Buying plane tickets is one of life's rich little pleasures, like a bite of baklava or another bite of baklava. Rising through the clouds, into the big blue sky and thinking "See ya, suckers!" is a joy that never gets old.

That thrill was compounded when I scored an $86 round-trip fare for a trip from Orlando to St. Louis to visit a friend for a few days. Of course, it was with a budget airline where they charge you for a seat and think you're going to pay $3.50 for a Diet Coke that doesn't have a shot in it. It's not just low-cost carriers either these days; basic economy fares (the most restrictive) on most airlines ban you from bringing more than a personal item and charge you for a checked bag.

I wasn't surprised. My expectations of most things are low, and during this booking process, mainly the baggage allowance part, they were met.

The cost to check a bag was $64 "per passenger, per direction," which would mean my luggage's ticket cost more than my own. Forget that, I thought; all I need is a carry-on, which I'm used to getting for free. All I'd be allowed was a purse, essentially.

A purse? I felt just like Lady Bracknell in "The Importance of Being Earnest" saying "A handbag?" with exactly the indignant confusion I was feeling.
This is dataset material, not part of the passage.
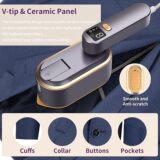 Настенная ручная машина для гладильной машины для гладильной машины домохозяйственная небольшая паровая щетка цифровая дисплей интеллектуальное мини-портативное железо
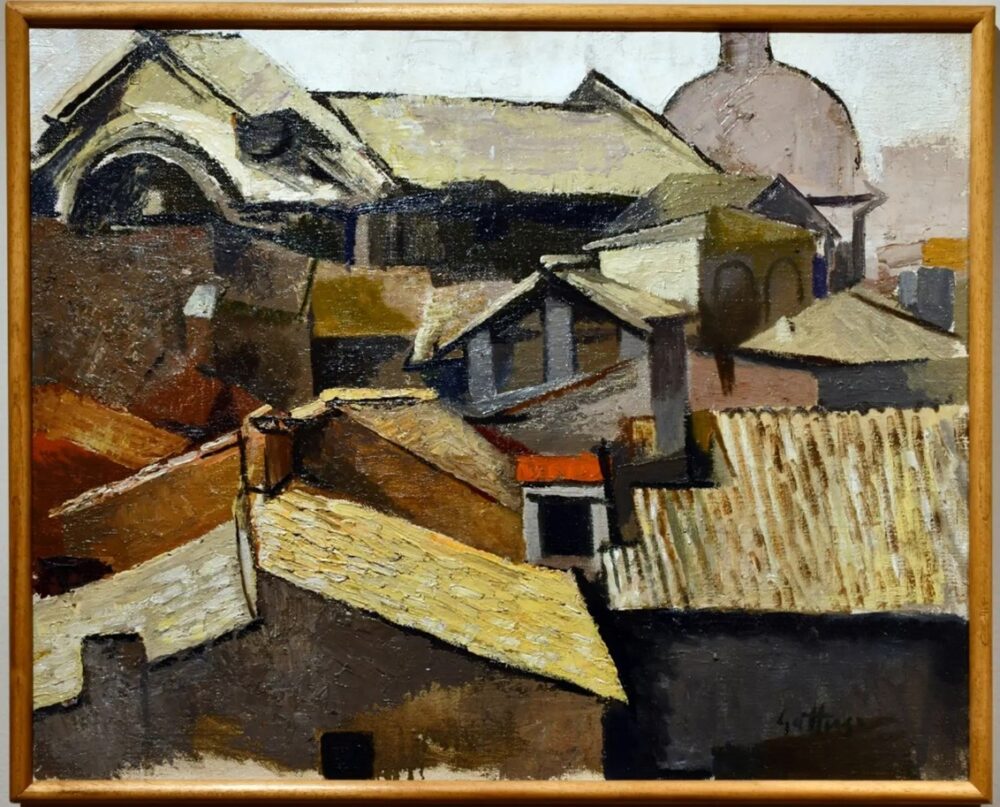 Renato Guttuso, Tetti di Roma (1957-1959), olio su tela, Roma, Galleria d’Arte Moderna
The dimensions of the freebie were limited roughly to the usual "can fit under the seat in front of you" dimensions, so I got a tape measure and excavated numerous totes and backpacks from my closet, feeling stressed by the "Buy Bags Now!" reminders and "Don't forget, bags are more expensive at the airport," making you feel like you'd need a co-signer if you messed up something this simple.

The enduring joy of the ticket-buying process was beginning to sour. How could I carry everything and nothing?

There was only one way I could see to solve this.

I got in that plane wearing four tops, two pairs of pants, two pairs of socks and sneakers. My computer bag, crammed with a laptop, toiletries and clothing, was bulging and misshapen - but it was free as a summer breeze.

Normally I bring nice clothes to travel, but this time I brought my worst, things I could chuck in the trash - where they belonged three years ago. Having Marie Kondo'd these rags, I had more room in my bag and could either dress normally en route home, or carry all the souvenirs I'd buy with the $128 I saved being my own suitcase.

This layering isn't a hack for everyone or every trip, but it's catching on. Chelsea Dickenson, who runs the Cheap Holiday Expert blog, posted how she wore a fishing vest stuffed with her possessions for a flight. The key is you have to be cool with looking like you're escaping a disaster. It helped to have access to a free washer and dryer, which allowed me to rewear the few nice things I'd brought.

For both flights, at the gate, I saw travelers repacking their bags, trying to get within the scant allowance they had. Behind me in line for the return flight were three women, one of whom was trying to consolidate their belongings.

"Stressful, isn't it?" I said to one. "I'm wearing three shirts."

"I'm wearing two," she said, nodding.

I was glad to land in St. Louis and be done with my goofy, successful experiment.

I hope to never need it again, but knowing I can wear the layered look is money in the bank. I may use it to buy a fishing vest.